Kata-kata itu menghujam dadaku. Seakan menusuk jantungku. Aku juga bukan arwah Perempuan Penunggu Malam. Aku bahkan tak ada. Aku hanyalah tokoh rekaan Radite. Aku ada di tulisan dan dalam pikiran Radite. Aku tak nyata. Benar-benar tak nyata….


EPILOG
Pada sebuah lorong rumah sakit. Paman Radite merangkul kakaknya, ibu Radite. Atri berdiri terdiam di dekat mereka dengan mimik sedih. Mereka bertiga berdiri di depan sebuah ruangan. Radite duduk menunduk di ruangan tersebut. Pandangan matanya kosong.

“Mbak mengirim Radite ke rumah kamu, biar dia bisa melupakan pacarnya…,” ujar ibu Radite pada paman Radite.
“Pacarnya tiba-tiba menikah dengan temannya. Dia tidak bisa menerima itu. Mbak pikir, kalau ia jauh dari Jakarta, tinggal di desa yang sejuk, ia bisa melupakan bekas pacarnya.”

“Mas Radite terobsesi pada kesetiaan,” ujar Atri, lirih.

Paman Radite menepuk bahu kakaknya itu. Ibu Radite tersenyum pahit.

“Di sana, Radite malah makin menjadi, Mbak. Setiap hari dia pergi ke rumah kosong di atas bukit. Dia bilang, ada yang tinggal di situ. Dia membawa buku yang katanya buku yang ditulis Perempuan Penunggu Malam. Padahal, aku tahu itu tulisan tangan Radite. Kami sempat mengurungnya sampai lima hari. Hingga ia berhasil kabur ke rumah itu lagi.”

Atri mendekati ibu Radite.

“Iya, Bude. Pernah sewaktu Atri latihan tari, Mas Radite datang. Katanya ia datang berdua. Tetapi, Atri tidak lihat siapa-siapa. Sewaktu berjalan pulang, ia seperti menggandeng se­seorang. Tetapi, tidak ada siapa-siapa. Mas Radite juga sering ke taman dekat kali. Tempatnya menyeramkan, tetapi ia tak peduli. Dia malah menyirami bunga yang ada di situ. Atri sempat membuntutinya, tetapi sepertinya ia marah sekali pada Atri. Mas Radite bahkan menuduh Ayah mau menjodohkan Mas Radite dengan Atri. Padahal, Atri selalu menganggap Mas Radite kakak Atri. Atri tidak mungkin jatuh cinta padanya.”

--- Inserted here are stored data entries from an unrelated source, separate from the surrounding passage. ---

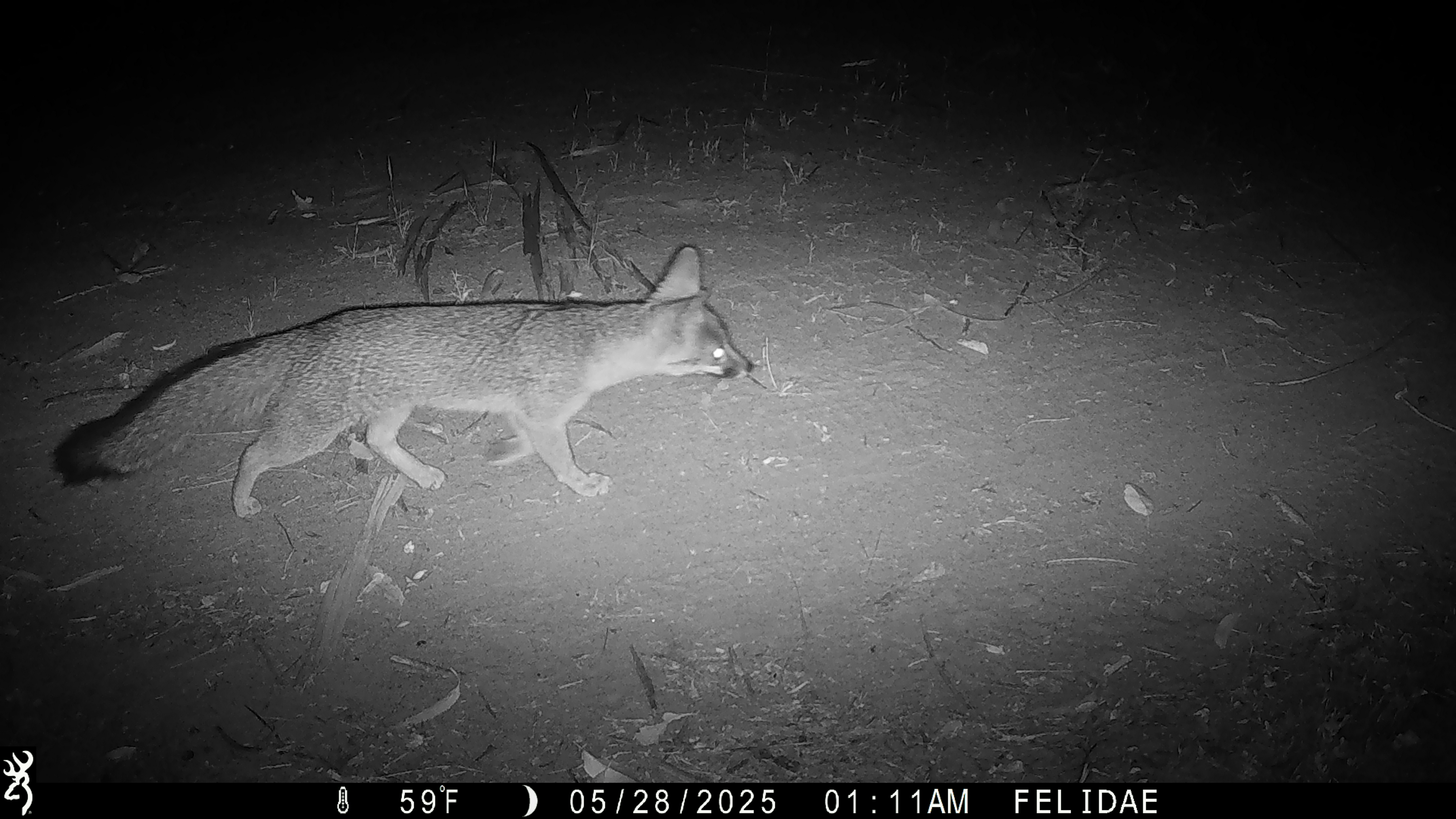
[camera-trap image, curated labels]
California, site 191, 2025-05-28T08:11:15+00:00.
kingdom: Animalia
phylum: Chordata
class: Mammalia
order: Carnivora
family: Canidae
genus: Urocyon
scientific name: Urocyon cinereoargenteus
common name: gray fox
Gray fox (Urocyon cinereoargenteus).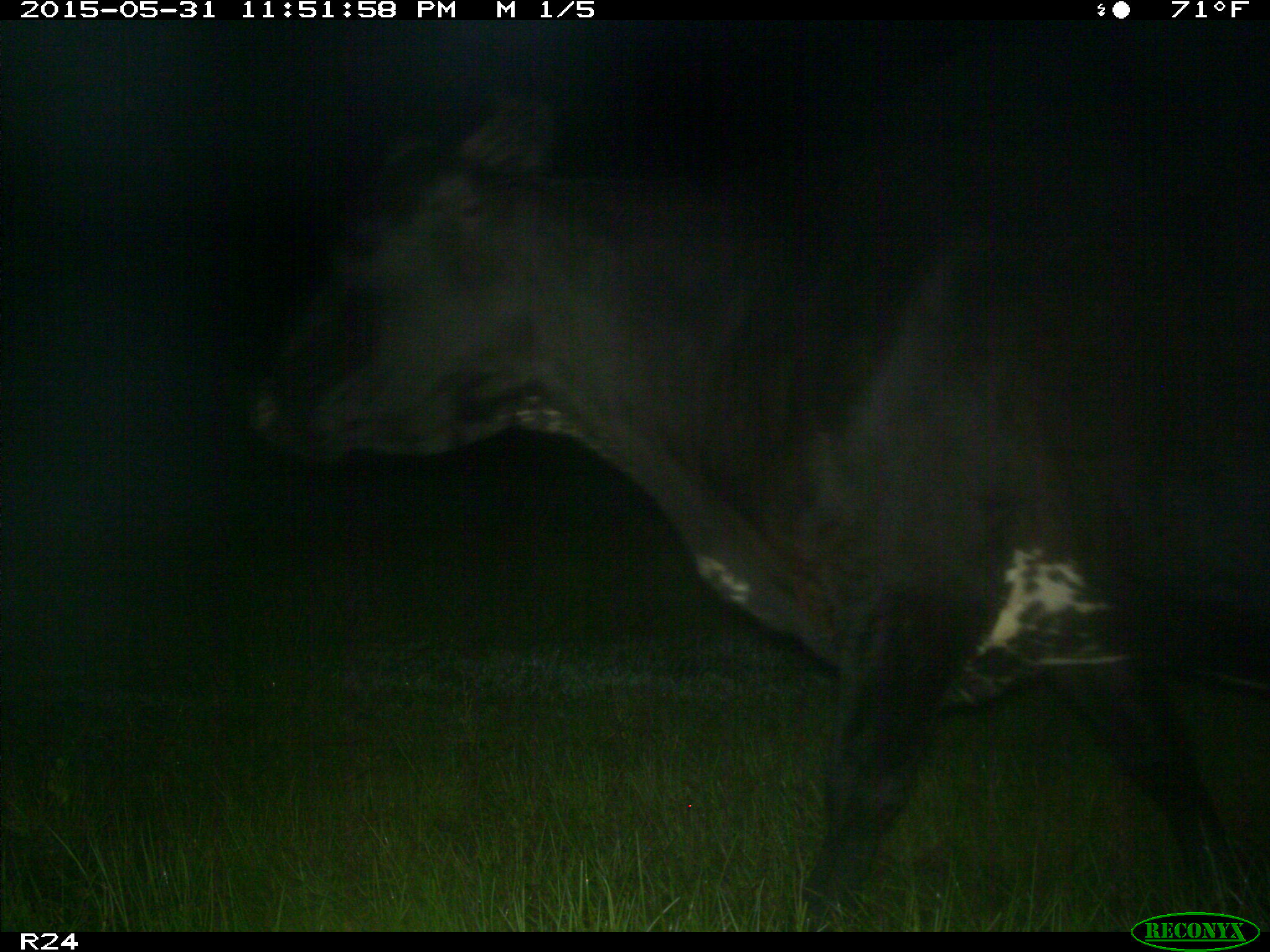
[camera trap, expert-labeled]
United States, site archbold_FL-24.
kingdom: Animalia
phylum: Chordata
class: Mammalia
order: Artiodactyla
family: Bovidae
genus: Bos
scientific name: Bos taurus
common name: domestic cow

Ibu Radite tak kuasa menahan air mata. Paman Radite dan Atri saling melempar pandang sambil menghela napas.
“Mbak, saya sudah suruh Radite untuk mengaji, biar pikirannya tidak kosong. Tadinya saya pikir dia kerasukan jin atau malah bercakap dengan jin. Ternyata, dia malah bermain-main dengan pikirannya sendiri. Dia menciptakan dunianya sendiri. Dunia imajinasi.”

Ibu Radite, paman Radite, dan Atri perlahan menatap ke dalam jendela kaca. Di dalam sana terlihat Radite menunduk. Tangannya tampak seperti sedang menulis di atas bangku. Tak ada kertas di sana. Bibirnya komat-kamit. Sesekali ia tersenyum. Mungkin Radite sedang menciptakan kisah yang lain dengan imajinasinya.